If you think they are in your pond, you might consider making a habitat friendly spot or two for them. They love hiding in rock crevices and a pile of broken cinder blocks in shallower water is perfect. In a little time a community will develope. Most fish love crayfish, especially young ones, and the rocky piles will become hotspots for both. Used to do alot of trapping in Pa., which is as rocky as it gets. We'd catch them in small creeks that led into the Susquahanna River, which has the best smallmouth fishing I've ever done. Probably not practical here, but we would get enough (along with some angry hellgramites.Ouch.) in an hour to last all day by, along with a friend, using a trap made of two pieces of wood about 3ft long, with 1/4" mesh net about 3ft tall and 5ft wide stapled to the sticks. Weighted every couple feet on bottom with like 3oz barrel weights. One guy goes upstream about 15ft kickin' up the bottom while walking towards the guy with the netted trap. When close, we'd lift the net. Occasionally we'd get some big females with a cluster of black eggs under her belly. Those went back. Since we used them as bait, in the same waters we fished, we prized the smaller ones. Fished in those rocky rivers, with just a tru turn hook and a splitshot, they, along with the hellgramites, were deadly on the smallies. Sorry so lengthy, just brought back some great memories, but look for rocks and you'll most likely find crayfish. Have fun.


----------
◆ ◆ ◆ ◆ ◆ ◆ ◆
• _Task prompt_
Which measurements written with numerals appear in the crayfish text, and what does each one describe?

• _Source material_
◆ ◆ ◆ ◆ ◆ ◆ ◆
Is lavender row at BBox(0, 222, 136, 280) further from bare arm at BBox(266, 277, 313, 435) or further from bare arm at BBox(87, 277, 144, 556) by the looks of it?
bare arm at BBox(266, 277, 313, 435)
◆ ◆ ◆ ◆ ◆ ◆ ◆
• _Exercise solution_
- About 3ft long: each of the two pieces of wood in the trap
- 1/4": the mesh of the net
- About 3ft tall: the net's height
- 5ft wide: the net's width
- 3oz: the barrel weights along the bottom of the net
- About 15ft: how far upstream one person goes before kicking up the bottom